What if the shoe was on the other foot and you had to pay an extra $375.00 a month to get a drug to keep your cancer in remission but by law your policy and the healthcare law states your provider should be paying it but they refuse.
Are you going to just pay the $4500 a year and take it?
I think I know the answer.
Anonymous says
I love when I hear older people on Medicare grouse about how Obamacare is hurting them (it isn’t ) and why should they pay for someone else’s “recreational sex?” Pretty funny when you consider that The Villages is now known as the “Herpes” capital for the Florida Geritol generation. Why should younger working taxpayers be paying for benefits YOU may be receiving for the Valtrex used to treat THOSE folks (and the problems caused by their “recreational sex”)…or the cholestoral medication you may need to take for your high-fat, high-salt diet.?..or any of the many other meds that older people take in much greater numbers, not only due to the natural process of aging, but also due to the bad health habits older Americans continue to indulge in, despite the many Doctor’s visits they make?
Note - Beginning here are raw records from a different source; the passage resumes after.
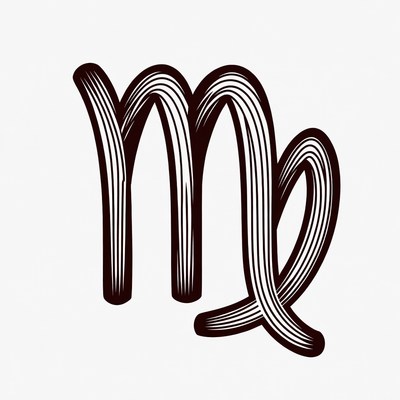 Virgo Zodiac Symbol Illustration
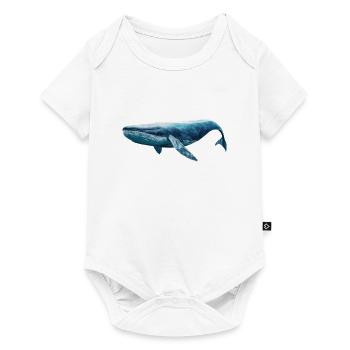 Blue whale - Baby Premium short-sleeve bodysuit - white - Front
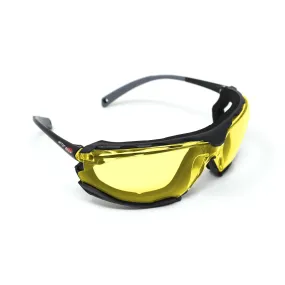 Amber Lens Glasses with Foam Guards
Remember, when you point the finger at other people, take care to remember that three are pointing back at you. And other people may not wish to keep paying the full freight for YOUR picadellos either.
Obama 2015 says
I agree. We should push Medicare to not cover any viagra and Valtrex type medication. They should be paid out of pocket because of their bad decisions.
I don’t want my tax dollars to go to the sexual health of people that can’t produce children anymore.